During the tagging phase your tagger should use the viterbi algorithm to tag the test file.

Second, hand in the results of evaluating your hmm tagger. It should do better than 90%, hey.

Implementation
tips
 

  1. Remember to run your code first on the tiny and really tiny training and test files provided. You will uncover lots of simple bugs this way.

  2. Eventually the time will come when you need to take your maiden voyage on a big file and run a program that may well take hours. At that point you may want to leave the program running and log off bulba. This is called a batch job. This document tells how to get one running, and even addresses how to send STDOUT and STDERR to different files.
  3. Note: If you have Linux installed on your home machine, then all of this assignment can be done there. Almost every linux (Redhat and Fedora included) includes a FULL python package, more than enough to do this assignment. The only Python modules you need are all imported in the code models you have.

  4. The Viterbi implementation you've been given uses log probabilities. You should do the same. Pay attention to how probabilities are turned into log probabilities in the Viterbi implementation. Do this in your implementation. Pay special attention to the use of -$Inf to represent the log of 0. Pay attention to how multiplication turns into addition and division turns into subtraction.

  5. You will have to do smoothing to get this to do anything useful. Use Add .5 smoothing. Review this concept here (ps, pdf). Remember: for purposes of this assignment, all smoothing is is adjusting your counts so there are no zeroes.

  6. These are line-based corpora. No line is guaranteed to have anything to do with the previous line. Thus, always use line by line processing. Train line by line. Test line by line.
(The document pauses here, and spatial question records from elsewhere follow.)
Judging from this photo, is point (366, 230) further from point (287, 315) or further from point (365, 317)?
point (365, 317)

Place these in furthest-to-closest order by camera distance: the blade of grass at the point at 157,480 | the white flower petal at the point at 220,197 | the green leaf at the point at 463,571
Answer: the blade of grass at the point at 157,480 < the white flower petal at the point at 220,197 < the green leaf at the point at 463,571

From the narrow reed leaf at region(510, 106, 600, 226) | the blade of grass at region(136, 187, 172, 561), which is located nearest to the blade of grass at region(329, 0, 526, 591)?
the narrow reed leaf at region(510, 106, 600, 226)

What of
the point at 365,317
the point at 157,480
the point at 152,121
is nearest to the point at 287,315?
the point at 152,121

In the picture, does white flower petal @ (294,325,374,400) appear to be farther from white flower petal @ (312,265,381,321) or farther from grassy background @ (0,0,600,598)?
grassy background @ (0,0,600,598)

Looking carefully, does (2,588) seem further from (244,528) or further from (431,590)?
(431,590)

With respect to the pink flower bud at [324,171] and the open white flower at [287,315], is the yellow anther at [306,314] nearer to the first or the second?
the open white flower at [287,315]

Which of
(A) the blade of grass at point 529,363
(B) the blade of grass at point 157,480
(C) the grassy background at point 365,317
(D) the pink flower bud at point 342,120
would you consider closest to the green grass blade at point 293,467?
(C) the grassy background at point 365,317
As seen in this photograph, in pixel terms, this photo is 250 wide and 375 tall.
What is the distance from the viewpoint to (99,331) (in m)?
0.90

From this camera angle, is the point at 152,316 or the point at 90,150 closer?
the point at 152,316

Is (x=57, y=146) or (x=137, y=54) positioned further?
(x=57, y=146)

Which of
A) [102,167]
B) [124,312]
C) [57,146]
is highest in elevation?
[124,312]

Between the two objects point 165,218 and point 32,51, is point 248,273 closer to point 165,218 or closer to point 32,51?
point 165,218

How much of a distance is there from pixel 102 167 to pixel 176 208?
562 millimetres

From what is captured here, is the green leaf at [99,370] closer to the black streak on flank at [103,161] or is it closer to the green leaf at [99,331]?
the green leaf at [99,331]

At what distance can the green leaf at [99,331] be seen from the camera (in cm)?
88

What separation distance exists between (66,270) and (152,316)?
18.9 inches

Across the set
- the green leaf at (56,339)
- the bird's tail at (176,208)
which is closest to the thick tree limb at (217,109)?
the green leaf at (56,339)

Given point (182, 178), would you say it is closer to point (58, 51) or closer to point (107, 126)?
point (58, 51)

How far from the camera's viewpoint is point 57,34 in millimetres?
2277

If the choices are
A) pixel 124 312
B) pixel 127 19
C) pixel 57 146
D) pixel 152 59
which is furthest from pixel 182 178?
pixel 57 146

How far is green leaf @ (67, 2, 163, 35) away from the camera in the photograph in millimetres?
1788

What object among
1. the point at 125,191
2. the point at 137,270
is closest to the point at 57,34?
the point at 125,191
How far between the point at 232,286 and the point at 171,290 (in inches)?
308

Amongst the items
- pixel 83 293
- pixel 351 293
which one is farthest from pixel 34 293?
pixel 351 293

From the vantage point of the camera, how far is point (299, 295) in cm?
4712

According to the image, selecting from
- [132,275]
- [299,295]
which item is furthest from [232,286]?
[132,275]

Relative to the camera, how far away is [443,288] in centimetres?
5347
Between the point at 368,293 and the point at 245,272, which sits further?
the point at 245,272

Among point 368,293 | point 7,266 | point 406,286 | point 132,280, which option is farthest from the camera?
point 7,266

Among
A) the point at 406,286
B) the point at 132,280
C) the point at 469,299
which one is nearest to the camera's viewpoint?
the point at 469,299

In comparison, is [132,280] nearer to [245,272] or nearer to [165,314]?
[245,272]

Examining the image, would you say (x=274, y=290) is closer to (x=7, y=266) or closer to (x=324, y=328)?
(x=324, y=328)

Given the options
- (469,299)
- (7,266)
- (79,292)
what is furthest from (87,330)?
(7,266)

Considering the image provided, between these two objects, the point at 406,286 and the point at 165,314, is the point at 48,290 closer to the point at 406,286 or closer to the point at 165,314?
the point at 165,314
DON'T try to remember anything from the previous line when you're tagging the test data.

  7. Python: Dictionaries
    1. Introduction to dictionaries
    2. A discussion of Python dictionaries directly targeting their use for this assignment This discussion assumes you know the basics of Python dictionaries already, so read the above for that.
    Less directly related our current assignment but still interesting:
    1. Python Cookbook recipe for sorting a dictionary by keys (the key-value pairs of a dictionary are UNORDERED, so if you want a list ordered by KEY, here's how)
    2. Python Knowledge Base: a lot of example code using dictionaries.